-- BEGIN INFORMATION PROVIDED --

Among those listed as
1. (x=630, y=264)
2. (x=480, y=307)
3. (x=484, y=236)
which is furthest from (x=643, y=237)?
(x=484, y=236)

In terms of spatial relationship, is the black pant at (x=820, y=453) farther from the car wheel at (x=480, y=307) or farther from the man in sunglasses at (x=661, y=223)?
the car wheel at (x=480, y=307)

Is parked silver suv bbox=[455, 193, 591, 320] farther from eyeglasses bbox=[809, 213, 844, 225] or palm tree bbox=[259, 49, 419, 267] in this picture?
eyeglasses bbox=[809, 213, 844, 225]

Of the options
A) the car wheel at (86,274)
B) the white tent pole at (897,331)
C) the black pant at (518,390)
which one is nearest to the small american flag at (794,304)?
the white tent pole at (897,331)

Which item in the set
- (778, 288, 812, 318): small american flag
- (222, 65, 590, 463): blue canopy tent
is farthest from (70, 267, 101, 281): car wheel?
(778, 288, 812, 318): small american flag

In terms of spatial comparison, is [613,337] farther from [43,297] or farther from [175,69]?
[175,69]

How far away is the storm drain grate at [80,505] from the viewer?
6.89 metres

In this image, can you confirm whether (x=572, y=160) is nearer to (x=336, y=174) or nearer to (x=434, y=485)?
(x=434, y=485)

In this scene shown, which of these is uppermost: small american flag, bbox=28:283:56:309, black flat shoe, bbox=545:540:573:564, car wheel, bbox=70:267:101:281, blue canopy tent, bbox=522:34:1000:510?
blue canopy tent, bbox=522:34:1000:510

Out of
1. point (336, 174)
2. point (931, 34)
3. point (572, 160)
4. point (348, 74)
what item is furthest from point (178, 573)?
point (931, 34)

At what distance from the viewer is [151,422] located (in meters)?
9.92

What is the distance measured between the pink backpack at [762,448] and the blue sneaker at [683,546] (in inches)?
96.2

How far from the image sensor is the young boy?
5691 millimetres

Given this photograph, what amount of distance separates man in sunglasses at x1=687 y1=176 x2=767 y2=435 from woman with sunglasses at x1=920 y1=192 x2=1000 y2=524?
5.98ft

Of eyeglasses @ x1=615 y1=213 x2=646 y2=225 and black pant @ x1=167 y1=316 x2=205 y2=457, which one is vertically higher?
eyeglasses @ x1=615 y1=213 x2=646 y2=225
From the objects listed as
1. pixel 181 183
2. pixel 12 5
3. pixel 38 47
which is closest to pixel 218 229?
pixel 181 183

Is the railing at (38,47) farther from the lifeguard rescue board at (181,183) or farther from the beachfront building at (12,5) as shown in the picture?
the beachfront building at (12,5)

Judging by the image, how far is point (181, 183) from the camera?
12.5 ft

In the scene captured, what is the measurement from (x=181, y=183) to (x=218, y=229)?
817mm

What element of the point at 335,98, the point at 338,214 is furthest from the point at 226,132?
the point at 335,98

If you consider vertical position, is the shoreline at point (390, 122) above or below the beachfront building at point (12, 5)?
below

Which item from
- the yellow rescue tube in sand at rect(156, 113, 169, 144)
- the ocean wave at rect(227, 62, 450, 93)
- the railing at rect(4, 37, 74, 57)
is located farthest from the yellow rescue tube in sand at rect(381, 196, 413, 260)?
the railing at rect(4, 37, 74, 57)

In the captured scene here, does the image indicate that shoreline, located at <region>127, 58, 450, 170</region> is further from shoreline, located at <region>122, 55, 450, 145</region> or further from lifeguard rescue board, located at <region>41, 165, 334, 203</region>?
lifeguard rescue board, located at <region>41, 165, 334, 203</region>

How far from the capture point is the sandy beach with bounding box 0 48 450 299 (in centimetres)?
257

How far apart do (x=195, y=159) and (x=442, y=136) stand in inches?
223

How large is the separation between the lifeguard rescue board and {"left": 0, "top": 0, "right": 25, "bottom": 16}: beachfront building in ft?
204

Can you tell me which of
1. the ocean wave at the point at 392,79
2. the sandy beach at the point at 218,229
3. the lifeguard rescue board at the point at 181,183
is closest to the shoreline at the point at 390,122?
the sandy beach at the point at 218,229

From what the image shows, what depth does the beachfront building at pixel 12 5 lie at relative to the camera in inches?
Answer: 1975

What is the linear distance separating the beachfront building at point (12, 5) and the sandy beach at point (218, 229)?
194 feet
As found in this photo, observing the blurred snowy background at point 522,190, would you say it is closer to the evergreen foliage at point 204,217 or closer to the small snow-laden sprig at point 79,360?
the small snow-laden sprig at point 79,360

-- END INFORMATION PROVIDED --

:: WRITTEN TASK ::
Output each record precisely as given.

:: RIGHT ANSWER ::
Among those listed as
1. (x=630, y=264)
2. (x=480, y=307)
3. (x=484, y=236)
which is furthest from (x=643, y=237)?
(x=484, y=236)

In terms of spatial relationship, is the black pant at (x=820, y=453) farther from the car wheel at (x=480, y=307) or farther from the man in sunglasses at (x=661, y=223)?
the car wheel at (x=480, y=307)

Is parked silver suv bbox=[455, 193, 591, 320] farther from eyeglasses bbox=[809, 213, 844, 225] or palm tree bbox=[259, 49, 419, 267] in this picture?
eyeglasses bbox=[809, 213, 844, 225]

Of the options
A) the car wheel at (86,274)
B) the white tent pole at (897,331)
C) the black pant at (518,390)
which one is nearest to the small american flag at (794,304)?
the white tent pole at (897,331)

Which item in the set
- (778, 288, 812, 318): small american flag
- (222, 65, 590, 463): blue canopy tent
is farthest from (70, 267, 101, 281): car wheel?
(778, 288, 812, 318): small american flag

In terms of spatial comparison, is [613,337] farther from [43,297] or farther from [175,69]?
[175,69]

How far away is the storm drain grate at [80,505] from the viewer?
6.89 metres

In this image, can you confirm whether (x=572, y=160) is nearer to (x=336, y=174) or nearer to (x=434, y=485)?
(x=434, y=485)

In this scene shown, which of these is uppermost: small american flag, bbox=28:283:56:309, black flat shoe, bbox=545:540:573:564, car wheel, bbox=70:267:101:281, blue canopy tent, bbox=522:34:1000:510?
blue canopy tent, bbox=522:34:1000:510

Out of
1. point (336, 174)
2. point (931, 34)
3. point (572, 160)
4. point (348, 74)
what item is furthest from point (178, 573)?
point (931, 34)

At what distance from the viewer is [151,422] located (in meters)?
9.92

What is the distance measured between the pink backpack at [762,448] and the blue sneaker at [683,546] (in inches)?
96.2

How far from the image sensor is the young boy?
5691 millimetres

Given this photograph, what amount of distance separates man in sunglasses at x1=687 y1=176 x2=767 y2=435 from woman with sunglasses at x1=920 y1=192 x2=1000 y2=524?
5.98ft

Of eyeglasses @ x1=615 y1=213 x2=646 y2=225 and black pant @ x1=167 y1=316 x2=205 y2=457, which one is vertically higher?
eyeglasses @ x1=615 y1=213 x2=646 y2=225
From the objects listed as
1. pixel 181 183
2. pixel 12 5
3. pixel 38 47
which is closest to pixel 218 229?
pixel 181 183

Is the railing at (38,47) farther from the lifeguard rescue board at (181,183) or farther from the beachfront building at (12,5) as shown in the picture?
the beachfront building at (12,5)

Judging by the image, how far is point (181, 183) from the camera?
12.5 ft

In the scene captured, what is the measurement from (x=181, y=183) to (x=218, y=229)?
817mm

What element of the point at 335,98, the point at 338,214 is furthest from the point at 226,132?
the point at 335,98

If you consider vertical position, is the shoreline at point (390, 122) above or below the beachfront building at point (12, 5)?
below

Which item from
- the yellow rescue tube in sand at rect(156, 113, 169, 144)
- the ocean wave at rect(227, 62, 450, 93)
- the railing at rect(4, 37, 74, 57)
is located farthest from the yellow rescue tube in sand at rect(381, 196, 413, 260)?
the railing at rect(4, 37, 74, 57)

In the captured scene here, does the image indicate that shoreline, located at <region>127, 58, 450, 170</region> is further from shoreline, located at <region>122, 55, 450, 145</region> or further from lifeguard rescue board, located at <region>41, 165, 334, 203</region>?
lifeguard rescue board, located at <region>41, 165, 334, 203</region>

How far from the capture point is the sandy beach with bounding box 0 48 450 299 (in centimetres)?
257

How far apart do (x=195, y=159) and (x=442, y=136) stand in inches?
223

How large is the separation between the lifeguard rescue board and {"left": 0, "top": 0, "right": 25, "bottom": 16}: beachfront building in ft?
204

Can you tell me which of
1. the ocean wave at the point at 392,79
2. the sandy beach at the point at 218,229
3. the lifeguard rescue board at the point at 181,183
is closest to the shoreline at the point at 390,122?
the sandy beach at the point at 218,229

From what the image shows, what depth does the beachfront building at pixel 12 5 lie at relative to the camera in inches?
Answer: 1975

What is the linear distance separating the beachfront building at point (12, 5) and the sandy beach at point (218, 229)?
194 feet
As found in this photo, observing the blurred snowy background at point 522,190, would you say it is closer to the evergreen foliage at point 204,217 or closer to the small snow-laden sprig at point 79,360?
the small snow-laden sprig at point 79,360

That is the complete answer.